Published September 8, 2016
You cannot read the news about what’s happening in Syria right now without also reading about the Kurds. For many in the west, the Kurds don’t often pop up on the radar—you might have last heard about them when former Iraqi leader Saddam Hussein launched chemical weapons attacks against them in the 80s. Today, Kurdish fighters—in particular, the People’s Protection Units (YPG) and the Women’s Protection Units (YPJ)—have made significant incursions against Daesh, also known as the Islamic State, in Syria. At the same time, their efforts have been hampered by Turkey. Turkish President Recep Tayyip Erdoğan has been a very vocal opponent of the Kurds, and his military incursions and human rights abuses against Kurds in both Turkey and Syria are well documented.
Which brings us to Iceland. Like Turkey, Iceland is a member of NATO. Last month, Iceland’s Foreign Affairs Committee, called together by Left-Green MP Steinunn Þóra Árnadóttir, came together to discuss Turkey’s human rights abuses against academics, journalists, and the Kurds. Minister of Foreign Affairs Lilja D. Alfreðsdóttir was reportedly in attendance, saying that she finds these developments “troubling,” adding that “from here forward, we will place stronger emphasis on human rights violations committed against Kurds and other minorities in Turkey.” She would later make similar sentiments in parliament.
But what does this mean in any practical sense? In the course of our investigations, we found that it doesn’t mean much. Most members of Parliament have shown zero interest in the subject, despite Kurds in Iceland urging them to take action, and the Icelandic government has been all but silent when it comes to their partners in NATO.
All about politics
Salah Karim is a Kurd who has been living in Iceland for twenty years. Last week, he hosted a symposium on Kurdistan at Fundur Fólksins (A Meeting of the People), an open seminar hosted by the University of Iceland where the general public can listen to and exchange ideas with each other, and with Icelandic political leaders.
Salah held a lengthy discussion about the recent history of the Kurds, one of the largest stateless ethnic groups on the planet. As their homeland overlaps Iran, Iraq, Syria and Turkey—nations which have been decidedly hostile towards the Kurds—they have often sought help from the rest of the world in their struggle. Salah is no exception. He told us that he sent a letter to all 63 members of Iceland’s Parliament on the matter, urging them to do something. A grand total of four have responded. That was two years ago.
Two Left-Green MPs and one Social Democrat MP responded to Salah’s letter. One of them, Salah told us, responded positively but apologetically, telling him, “I understand this is serious, but unfortunately the Foreign Minister is in the Progressive Party.” As with many countries in the world, Iceland’s Parliament is divided between opposition parties and ruling parties; proposals from the former are almost never considered by the latter.

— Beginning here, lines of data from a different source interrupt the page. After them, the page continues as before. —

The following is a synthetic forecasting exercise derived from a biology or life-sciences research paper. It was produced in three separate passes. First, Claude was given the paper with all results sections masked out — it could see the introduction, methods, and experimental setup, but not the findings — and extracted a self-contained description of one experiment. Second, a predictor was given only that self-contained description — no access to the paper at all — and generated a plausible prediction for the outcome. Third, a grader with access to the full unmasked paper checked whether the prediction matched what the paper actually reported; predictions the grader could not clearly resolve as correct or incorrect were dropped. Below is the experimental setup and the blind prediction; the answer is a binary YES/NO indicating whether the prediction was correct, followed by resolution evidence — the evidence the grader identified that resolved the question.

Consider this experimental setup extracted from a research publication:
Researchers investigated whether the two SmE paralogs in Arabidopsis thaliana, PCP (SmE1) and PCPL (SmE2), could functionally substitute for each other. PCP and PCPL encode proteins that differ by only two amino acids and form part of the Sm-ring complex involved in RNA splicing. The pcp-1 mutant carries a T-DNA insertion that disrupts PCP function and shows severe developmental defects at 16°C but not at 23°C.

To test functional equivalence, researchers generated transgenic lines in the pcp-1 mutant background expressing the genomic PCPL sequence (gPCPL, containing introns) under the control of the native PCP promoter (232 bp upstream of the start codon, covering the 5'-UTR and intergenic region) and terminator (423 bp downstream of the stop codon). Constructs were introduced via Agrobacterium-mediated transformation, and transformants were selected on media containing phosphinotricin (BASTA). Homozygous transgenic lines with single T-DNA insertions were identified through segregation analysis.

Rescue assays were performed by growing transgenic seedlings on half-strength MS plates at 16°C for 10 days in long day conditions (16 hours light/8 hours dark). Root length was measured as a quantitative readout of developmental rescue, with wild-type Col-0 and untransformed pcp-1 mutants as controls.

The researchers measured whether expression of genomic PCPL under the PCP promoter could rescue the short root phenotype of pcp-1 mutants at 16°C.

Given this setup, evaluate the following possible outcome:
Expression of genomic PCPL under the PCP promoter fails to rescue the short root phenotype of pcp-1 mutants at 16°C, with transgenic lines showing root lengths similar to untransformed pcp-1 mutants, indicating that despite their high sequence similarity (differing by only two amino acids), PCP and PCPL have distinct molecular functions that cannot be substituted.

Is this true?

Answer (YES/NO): NO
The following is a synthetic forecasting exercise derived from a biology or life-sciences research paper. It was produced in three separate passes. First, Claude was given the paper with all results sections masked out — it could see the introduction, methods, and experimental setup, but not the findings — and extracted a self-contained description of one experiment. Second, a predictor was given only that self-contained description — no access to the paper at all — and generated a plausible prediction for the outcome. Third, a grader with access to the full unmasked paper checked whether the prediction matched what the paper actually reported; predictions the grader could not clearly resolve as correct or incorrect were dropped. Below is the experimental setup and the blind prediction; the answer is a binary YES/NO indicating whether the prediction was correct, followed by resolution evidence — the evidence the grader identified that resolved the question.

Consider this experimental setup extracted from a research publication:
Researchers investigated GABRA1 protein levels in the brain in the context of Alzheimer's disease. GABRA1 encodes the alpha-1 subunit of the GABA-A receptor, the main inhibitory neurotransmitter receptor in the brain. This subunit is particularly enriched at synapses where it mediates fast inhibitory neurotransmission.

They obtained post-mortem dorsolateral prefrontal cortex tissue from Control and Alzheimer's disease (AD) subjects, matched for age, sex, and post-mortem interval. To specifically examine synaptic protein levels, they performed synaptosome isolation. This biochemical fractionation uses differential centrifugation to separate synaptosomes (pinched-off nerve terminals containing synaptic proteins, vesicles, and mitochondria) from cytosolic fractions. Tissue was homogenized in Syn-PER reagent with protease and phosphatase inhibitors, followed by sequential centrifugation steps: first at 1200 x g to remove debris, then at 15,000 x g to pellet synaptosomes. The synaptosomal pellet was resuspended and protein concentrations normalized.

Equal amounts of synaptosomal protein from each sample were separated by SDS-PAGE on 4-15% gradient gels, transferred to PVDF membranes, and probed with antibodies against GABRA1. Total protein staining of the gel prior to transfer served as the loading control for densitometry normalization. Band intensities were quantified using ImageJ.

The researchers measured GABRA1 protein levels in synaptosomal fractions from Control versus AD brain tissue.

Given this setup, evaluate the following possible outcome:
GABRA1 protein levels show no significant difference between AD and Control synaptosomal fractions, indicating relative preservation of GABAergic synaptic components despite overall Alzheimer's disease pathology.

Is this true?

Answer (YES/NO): NO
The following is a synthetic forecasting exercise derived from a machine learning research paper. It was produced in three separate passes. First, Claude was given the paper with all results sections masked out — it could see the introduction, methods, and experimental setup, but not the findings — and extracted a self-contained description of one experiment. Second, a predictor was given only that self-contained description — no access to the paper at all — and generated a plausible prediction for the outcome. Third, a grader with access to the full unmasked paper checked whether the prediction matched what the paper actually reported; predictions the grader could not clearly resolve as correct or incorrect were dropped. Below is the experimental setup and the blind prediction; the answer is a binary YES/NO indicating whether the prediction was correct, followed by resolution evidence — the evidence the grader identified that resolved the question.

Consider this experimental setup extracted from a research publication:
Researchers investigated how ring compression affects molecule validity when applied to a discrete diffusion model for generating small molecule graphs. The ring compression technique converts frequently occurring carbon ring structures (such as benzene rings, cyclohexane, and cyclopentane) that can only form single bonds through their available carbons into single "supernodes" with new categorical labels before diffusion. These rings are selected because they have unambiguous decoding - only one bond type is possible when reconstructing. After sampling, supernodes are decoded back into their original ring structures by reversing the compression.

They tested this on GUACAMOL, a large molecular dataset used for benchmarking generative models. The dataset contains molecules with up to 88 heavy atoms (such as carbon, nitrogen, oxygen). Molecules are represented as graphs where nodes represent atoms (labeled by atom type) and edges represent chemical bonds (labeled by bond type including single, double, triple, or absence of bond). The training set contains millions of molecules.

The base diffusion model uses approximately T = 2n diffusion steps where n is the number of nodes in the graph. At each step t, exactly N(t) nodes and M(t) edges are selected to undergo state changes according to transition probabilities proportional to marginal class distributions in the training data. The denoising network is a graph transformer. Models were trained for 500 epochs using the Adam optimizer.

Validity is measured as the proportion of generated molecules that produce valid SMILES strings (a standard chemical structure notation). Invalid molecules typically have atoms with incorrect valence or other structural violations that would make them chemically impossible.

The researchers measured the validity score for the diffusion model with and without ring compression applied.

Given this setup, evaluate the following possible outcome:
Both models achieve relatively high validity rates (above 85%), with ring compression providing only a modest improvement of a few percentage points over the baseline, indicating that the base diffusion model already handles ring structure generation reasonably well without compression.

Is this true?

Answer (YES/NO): YES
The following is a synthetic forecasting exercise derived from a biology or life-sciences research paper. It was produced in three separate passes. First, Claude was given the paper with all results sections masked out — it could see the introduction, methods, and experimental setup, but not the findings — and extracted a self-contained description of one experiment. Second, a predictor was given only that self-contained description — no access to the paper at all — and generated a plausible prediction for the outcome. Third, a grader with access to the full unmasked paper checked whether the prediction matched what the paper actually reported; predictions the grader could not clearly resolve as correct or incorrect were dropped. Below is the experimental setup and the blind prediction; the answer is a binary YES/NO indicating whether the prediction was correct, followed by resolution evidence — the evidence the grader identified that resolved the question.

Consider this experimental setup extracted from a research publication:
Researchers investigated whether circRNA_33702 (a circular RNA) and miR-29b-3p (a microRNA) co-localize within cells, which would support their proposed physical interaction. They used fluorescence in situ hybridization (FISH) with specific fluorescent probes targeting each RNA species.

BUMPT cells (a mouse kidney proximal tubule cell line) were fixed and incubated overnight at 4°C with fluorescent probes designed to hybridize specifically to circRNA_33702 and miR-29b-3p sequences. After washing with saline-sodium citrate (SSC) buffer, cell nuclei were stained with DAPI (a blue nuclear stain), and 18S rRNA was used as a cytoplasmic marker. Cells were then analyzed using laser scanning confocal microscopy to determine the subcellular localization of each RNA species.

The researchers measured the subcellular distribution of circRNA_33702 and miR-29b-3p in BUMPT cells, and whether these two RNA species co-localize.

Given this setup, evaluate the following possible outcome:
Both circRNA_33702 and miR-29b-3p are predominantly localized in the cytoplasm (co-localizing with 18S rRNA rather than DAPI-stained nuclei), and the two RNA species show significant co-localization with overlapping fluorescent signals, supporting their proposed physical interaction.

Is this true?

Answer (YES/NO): YES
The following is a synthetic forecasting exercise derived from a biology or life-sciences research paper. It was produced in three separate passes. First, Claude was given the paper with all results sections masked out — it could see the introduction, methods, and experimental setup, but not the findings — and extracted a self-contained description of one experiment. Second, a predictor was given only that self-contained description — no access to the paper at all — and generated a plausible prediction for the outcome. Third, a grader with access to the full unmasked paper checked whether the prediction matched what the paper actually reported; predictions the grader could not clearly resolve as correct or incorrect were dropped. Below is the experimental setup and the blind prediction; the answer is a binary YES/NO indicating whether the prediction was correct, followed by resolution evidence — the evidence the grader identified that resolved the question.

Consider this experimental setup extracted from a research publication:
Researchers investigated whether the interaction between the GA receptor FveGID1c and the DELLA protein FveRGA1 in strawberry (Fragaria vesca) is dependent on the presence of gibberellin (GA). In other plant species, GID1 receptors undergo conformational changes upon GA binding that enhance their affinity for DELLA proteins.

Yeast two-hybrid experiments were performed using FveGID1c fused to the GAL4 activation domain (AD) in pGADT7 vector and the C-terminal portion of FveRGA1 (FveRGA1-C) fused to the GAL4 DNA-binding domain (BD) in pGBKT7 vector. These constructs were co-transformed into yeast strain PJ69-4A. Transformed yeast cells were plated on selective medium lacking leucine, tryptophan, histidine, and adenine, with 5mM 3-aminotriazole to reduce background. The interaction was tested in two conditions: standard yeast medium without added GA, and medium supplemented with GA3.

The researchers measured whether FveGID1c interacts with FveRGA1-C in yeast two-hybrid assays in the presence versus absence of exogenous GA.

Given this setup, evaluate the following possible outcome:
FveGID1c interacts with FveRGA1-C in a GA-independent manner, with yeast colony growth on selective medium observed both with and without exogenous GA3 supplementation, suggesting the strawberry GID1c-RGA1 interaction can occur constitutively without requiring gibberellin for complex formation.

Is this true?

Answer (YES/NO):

But even Salah’s appeals to ruling coalition members fell on deaf ears. He told us that one of the people who got back to him was Jóhannes Þór Skúlason, assistant to former Prime Minister and Progressive Party chairperson Sigmundur Davíð Gunnlaugsson. Jóhannes, Salah told us, told him that he would be contacted soon on the matter. He has yet to receive any word.
The elephant in the room
One MP who did respond swiftly was Steinunn; Salah told us she got back to him within “a couple weeks” of the letter being sent. As she led the initiative in the Foreign Affairs Committee on the matter, we asked her how exactly Iceland will be showing support for the Kurds.
“Unfortunately, there has been no formal step taken on behalf of the Icelandic government,” she told us. “The Foreign Minister has let a public statement to the Turks calling upon them to respect human rights suffice.” She added that she and other opposition members have put forward a proposal encouraging the Icelandic government to demand that Turkey respect democracy, freedom of the press, and the rights of minorities, including the Kurds.
“One of the things I discovered in my work as an MP is that not many politicians have a great interest in foreign affairs, especially foreign affairs that don’t directly pertain to Iceland,” Steinunn said. “I suppose the situation is the same in other countries.”
Because NATO, That’s Why
There’s more to the lack of interest in the Kurdish situation than just plain apathy, though. Steinunn believes Iceland, like other countries, has been reluctant at best to condemn Turkey for one simple reason.
“The elephant in the room is NATO; in particular, Iceland and Turkey’s membership in NATO,” she said. “NATO has expressed full support for Turkey in their campaign against the Kurds. The reason for this is that the West sees Turkey as an important military ally, and are willing to sacrifice the Kurds. The silence of the international community makes it easier for the Turkish government to persecute the Kurds.”
Iceland has, however, stood up to major powers before, especially in defense of smaller, often oppressed, peoples. For example, they recognised Palestine as a state in 2011, a step that the majority of Western nations haven’t even taken. When Iceland will apply this policy to the Kurds, unfortunately, still remains unknown.